MajalahCEO.co.id, Jakarta – Pemerintah sudah menerapkan tarif jasa hiburan untuk diskotek, karaoke, kelab malam, bar, dan mandi uap/spa dengan batas bawah 40% dan batas atas 75%. Namun pemerintah akan memberikan insentif fiskal bila pengusaha belum siap untuk menerapkan tarif Pajak Barang dan Jasa Tertentu (PBJT) minimal 40% dan paling tinggi 75% .
Direktur Pajak Daerah dan Retribusi Daerah Kementerian Keuangan Lydia Kurniawati mengatakan penerapan pajak hiburan ini berada di bawah kewenangan pemerintah daerah. Pasalnya kebijakan ini merupakan perwujudan dari Undang Undang Nomor 22 Tahun 2022 tentang Hubungan Keuangan Pemerintah Pusat dan Pemerintahan Daerah. Oleh karena itu pemberian insentif tersebut akan ditentukan oleh pemerintah daerah.
“Insentif bisa diberikan secara massal oleh kepala daerah, sebab yang mengetahui kondisi daerah adalah Guberur dan Wali Kota masing-masing. Kepala daerah menjadi lebih mandiri mengurus daerah masing-masing,” ucap Lydia dalam media briefing di Kantor Pusat Kementerian Keuangan pada Selasa (16/1/2024).
Adapun pemberian fiskal ini dilakukan berdasarkan Peraturan Pemerintah (PP) 35 Tahun 2023, pasal 99 dijelaskan bahwa ada beberapa pertimbangan kepala daerah sebelum memberikan insentif fiskal kepada wajib pajak.
Pertama, kemampuan membayar wajib pajak dan/atau wajib retribusi. Dalam hal ini, jika pengusaha selaku wajib pajak belum mampu secara usaha ditetapkan dengan tarif 40%, maka Kepala Daerah bisa memberikan insentif fiskal.
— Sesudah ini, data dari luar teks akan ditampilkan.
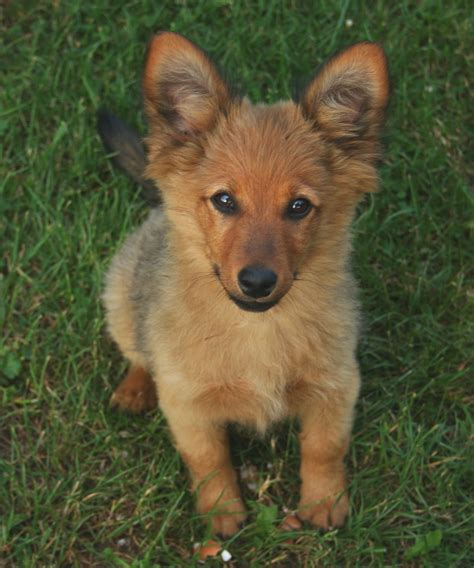 when to breed a pin small crossbreed dogs on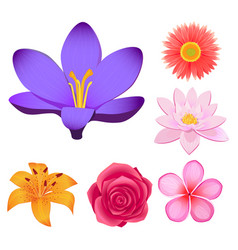 Gorgeous flower buds isolated set vector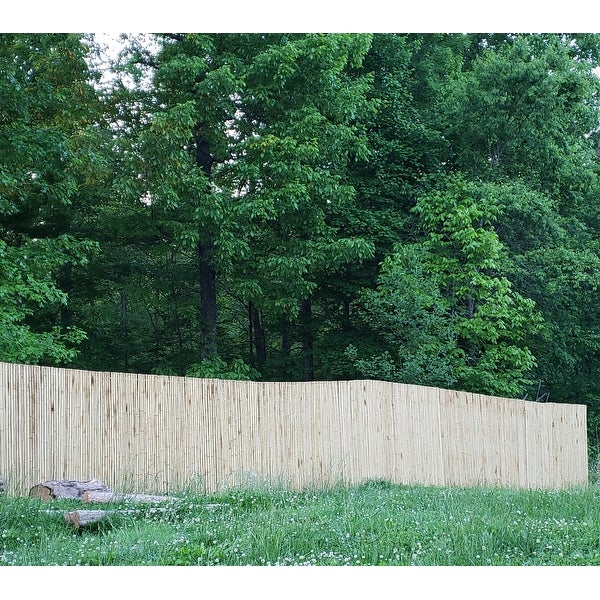 Top Product Reviews For Natural Bamboo Fencing Best Privacy And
“Berdasarkan asignment dan assesement daerah melakukan pengurangan pokok pajak, memberi keringanna, pembebasan atau penghapusan pokok pajak. pertimbangan, kemampuan wajib pajak dan wajib retribusi,” tutur dia.
Kedua, kondisi tertentu objek pajak terkena bencana alam, kebakaran, dan atau penyebab lainnya yang terjadi bukan karena adanya unsur kesengajaan yang dilakukan oleh wajib pajak untuk menghindari pembayaran Pajak. Ketiga, untuk mendukung dan melindungi pelaku usaha mikro dan ultra mikro.
Apabila jasa hiburan tertentu yaitu pelaku usaha ultra mikro terkena tarif batas bawah 40%, maka kepala daerah bisa memberikan insentif fiskal. Keempat yaitu untuk mendukung kebijakan pemerintah daerah dalam mencapai program prioritas daerah; untuk mendukung kebijakan pemerintah dalam mencapai program prioritas nasional.
“Jika memang pelaku usaha wajib pajak yang belum mampu secara usaha ditetapkan tarif 40%, maka kepala daerah dapat memberi keringanan. Kondisi tertentu objek pajak, misalnya kena kebakaran, bencana alam,” tutur dia.